Demand for imported chicken products dropped following the dumping of a container of the product imported from Brazil weeks ago at the Ferry Junction ‘Bormeh’dump site. The Standards Bureau declared the product unfit for human consumption. Poor people in the Bormeh neighbourhood took cartoons of the chicken legs away for consumption.
Abu Sesay, sells chicken wings and legs at Magazine Cut in the Dove Cut market East of Freetown. He has seen a drop in the demand for chicken products.
“ I used to sell over 15 cartoons but now, I don’t sell up to 2 cartoons.
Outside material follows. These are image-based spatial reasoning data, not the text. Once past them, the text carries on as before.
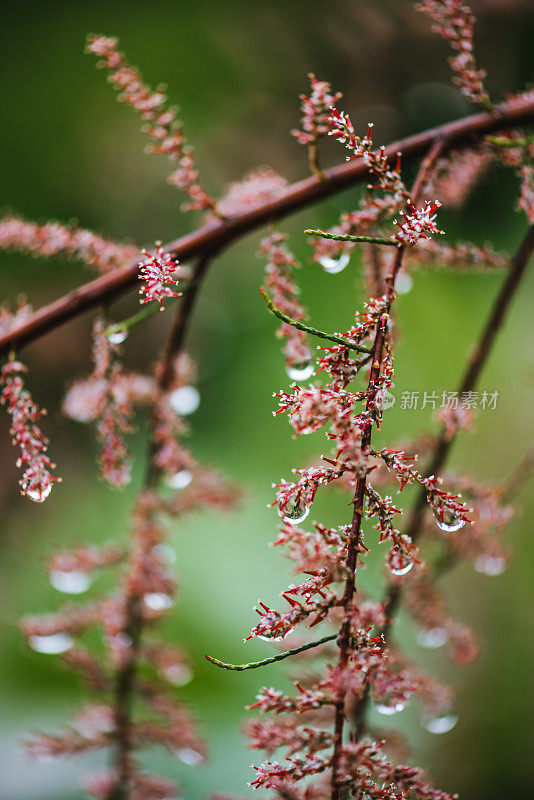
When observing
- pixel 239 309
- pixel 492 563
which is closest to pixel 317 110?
pixel 492 563

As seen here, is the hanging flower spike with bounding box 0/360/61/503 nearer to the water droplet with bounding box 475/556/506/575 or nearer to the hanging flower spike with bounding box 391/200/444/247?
the hanging flower spike with bounding box 391/200/444/247

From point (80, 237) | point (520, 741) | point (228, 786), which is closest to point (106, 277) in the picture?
point (80, 237)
Our customers mostly housewives refuse to buy claiming some of the chicken products are from the dumping site,” Abu Sesay said. “The Bomeh chicken is no more”.
Abu is a student preparing for the August/September West Africa Senior Secondary Certificate Examination (WASSCE). He has a child and a wife to take care of.
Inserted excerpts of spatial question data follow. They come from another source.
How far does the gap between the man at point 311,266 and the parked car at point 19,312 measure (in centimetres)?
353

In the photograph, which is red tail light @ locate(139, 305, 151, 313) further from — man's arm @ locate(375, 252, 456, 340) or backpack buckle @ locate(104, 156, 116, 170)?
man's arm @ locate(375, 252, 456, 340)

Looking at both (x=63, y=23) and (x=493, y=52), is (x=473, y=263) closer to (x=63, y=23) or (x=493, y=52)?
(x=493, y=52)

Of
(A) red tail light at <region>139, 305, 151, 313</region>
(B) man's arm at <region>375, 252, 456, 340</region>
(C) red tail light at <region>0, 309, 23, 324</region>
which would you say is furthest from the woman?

“People are refusing to buy chicken products thinking that the container dumped at Bomeh is still in the market,” he stressed.
Zainab Tablic sells chicken legs at Magazine Cut too but many of her friends have stopped. Most people buy fish instead of chicken products these days.
Apart from the chicken sellers’ stories, other traders spoke of a drop in sales. They talk about how prices have soured up. Vegetable sellers including those selling potato and cassava leaves, talk about the increased cost of transportation.
“Our customers say their husbands are not earning much,” Zainab Tablic said. “Daily wage workers are grumbling that the rains are disturbing.”